8.2 The Customer retains ownership of all data input into the platform. hurra.ai will only access this data to deliver services under this agreement.
8.3 hurra.ai grants the Customer a non-exclusive, non-transferable, time-limited license to use the platform solely for internal business purposes.
9.1 hurra.ai will process Customer data in accordance with applicable data protection laws, including GDPR.
9.2 hurra.ai will employ appropriate technical and organizational measures to safeguard Customer data.
9.3 hurra.ai will notify the Customer without undue delay upon becoming aware of a data breach affecting Customer data.
9.4 hurra.ai may use third-party sub-processors bound by data protection obligations.

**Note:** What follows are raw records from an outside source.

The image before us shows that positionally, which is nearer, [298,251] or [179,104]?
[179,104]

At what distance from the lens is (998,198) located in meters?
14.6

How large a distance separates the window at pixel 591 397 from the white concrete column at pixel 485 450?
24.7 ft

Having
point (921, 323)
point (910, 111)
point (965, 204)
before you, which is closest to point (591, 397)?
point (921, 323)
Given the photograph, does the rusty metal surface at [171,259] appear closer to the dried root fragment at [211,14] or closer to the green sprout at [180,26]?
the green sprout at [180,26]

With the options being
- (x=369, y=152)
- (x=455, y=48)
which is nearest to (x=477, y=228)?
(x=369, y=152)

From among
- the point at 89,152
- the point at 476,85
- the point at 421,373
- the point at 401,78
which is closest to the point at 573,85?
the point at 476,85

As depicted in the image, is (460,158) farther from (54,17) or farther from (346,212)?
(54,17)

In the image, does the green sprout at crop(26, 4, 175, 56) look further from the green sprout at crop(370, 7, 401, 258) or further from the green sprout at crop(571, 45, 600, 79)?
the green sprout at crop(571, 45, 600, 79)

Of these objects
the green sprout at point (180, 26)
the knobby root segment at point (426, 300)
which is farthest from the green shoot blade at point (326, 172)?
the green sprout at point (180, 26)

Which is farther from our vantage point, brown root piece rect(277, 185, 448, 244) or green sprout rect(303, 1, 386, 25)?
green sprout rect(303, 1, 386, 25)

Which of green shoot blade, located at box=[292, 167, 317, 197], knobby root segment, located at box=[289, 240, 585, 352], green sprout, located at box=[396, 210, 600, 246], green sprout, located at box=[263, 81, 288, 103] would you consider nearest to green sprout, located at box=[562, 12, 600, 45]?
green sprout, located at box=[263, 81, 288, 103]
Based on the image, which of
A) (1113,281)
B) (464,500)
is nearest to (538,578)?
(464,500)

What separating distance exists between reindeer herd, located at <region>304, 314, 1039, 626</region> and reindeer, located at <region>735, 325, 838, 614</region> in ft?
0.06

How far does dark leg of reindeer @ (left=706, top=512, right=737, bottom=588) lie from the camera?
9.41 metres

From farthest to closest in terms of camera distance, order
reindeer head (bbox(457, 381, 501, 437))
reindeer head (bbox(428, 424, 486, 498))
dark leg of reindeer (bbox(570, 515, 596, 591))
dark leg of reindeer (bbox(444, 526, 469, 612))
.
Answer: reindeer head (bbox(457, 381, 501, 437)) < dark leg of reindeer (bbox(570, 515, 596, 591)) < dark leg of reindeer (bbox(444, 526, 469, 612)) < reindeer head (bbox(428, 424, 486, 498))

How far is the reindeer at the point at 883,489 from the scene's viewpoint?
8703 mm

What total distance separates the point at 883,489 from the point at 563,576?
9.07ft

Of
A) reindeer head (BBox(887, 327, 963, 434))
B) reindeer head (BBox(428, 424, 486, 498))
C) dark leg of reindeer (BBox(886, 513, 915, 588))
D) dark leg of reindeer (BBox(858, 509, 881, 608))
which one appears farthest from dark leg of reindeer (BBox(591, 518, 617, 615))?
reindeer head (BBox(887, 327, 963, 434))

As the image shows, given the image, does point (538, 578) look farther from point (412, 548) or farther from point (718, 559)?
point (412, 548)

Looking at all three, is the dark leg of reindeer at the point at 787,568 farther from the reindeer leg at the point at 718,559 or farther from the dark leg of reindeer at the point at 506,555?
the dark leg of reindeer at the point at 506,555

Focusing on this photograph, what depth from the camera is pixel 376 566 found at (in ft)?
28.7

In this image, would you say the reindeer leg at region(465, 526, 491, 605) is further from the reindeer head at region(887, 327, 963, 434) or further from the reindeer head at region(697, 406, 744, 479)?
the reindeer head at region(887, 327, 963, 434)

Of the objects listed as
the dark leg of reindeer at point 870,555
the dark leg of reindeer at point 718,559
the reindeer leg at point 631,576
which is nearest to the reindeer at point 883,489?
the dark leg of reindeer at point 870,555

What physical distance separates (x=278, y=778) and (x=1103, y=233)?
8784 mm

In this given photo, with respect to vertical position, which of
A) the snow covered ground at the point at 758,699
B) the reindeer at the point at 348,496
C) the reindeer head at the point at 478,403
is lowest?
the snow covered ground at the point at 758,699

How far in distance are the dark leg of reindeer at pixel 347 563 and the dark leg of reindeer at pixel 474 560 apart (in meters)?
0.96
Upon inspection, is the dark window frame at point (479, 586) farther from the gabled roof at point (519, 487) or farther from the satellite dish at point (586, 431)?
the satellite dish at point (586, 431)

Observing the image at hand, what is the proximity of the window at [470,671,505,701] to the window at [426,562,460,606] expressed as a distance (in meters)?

A current list is available upon request.
9.5.1 hurra.ai may collect and analyse anonymised data about platform usage for research, reporting, or service improvement.
9.5.2 Aggregated data may be published for statistical or industry insight purposes, provided it does not identify the Customer or its users.
9.5.3 hurra.ai will not access or publish any confidential business data, trade secrets, or proprietary information except as required to deliver the service.
10.1 hurra.ai warrants that the service will operate in substantial accordance with its documentation.
10.2 No other warranties apply, and hurra.ai disclaims all implied warranties to the extent permitted by law.
10.3 hurra.ai’s total liability is limited to the fees paid by the Customer in the 12 months preceding the event giving rise to the claim.
10.4 hurra.ai is not liable for indirect or consequential damages unless mandated by applicable law.
11.1 The Customer may terminate with 30 days' notice prior to the end of the current subscription term.
11.2 Either party may terminate immediately upon material breach not remedied within 30 days of notice.
11.3 Upon termination, access to the hurra.ai platform will end, and all outstanding fees become immediately payable.
12.1 Both parties agree to maintain the confidentiality of non-public information shared under this agreement.
12.2 Confidentiality does not apply to information that is public, independently developed, or obtained legally from third parties.
13.1 This agreement is governed by the laws of Germany.
13.2 The courts of Stuttgart, Germany shall have exclusive jurisdiction over disputes.
13.3 Parties agree to attempt good-faith mediation before initiating litigation.
14.1 Neither party is liable for failure to perform obligations due to circumstances beyond reasonable control, such as natural disasters, war, or government actions.
15.1 If any part of this agreement is held invalid, the remainder shall remain enforceable.
16.1 This agreement, including any Order Forms (where applicable), represents the full understanding between the parties and supersedes all previous discussions or agreements.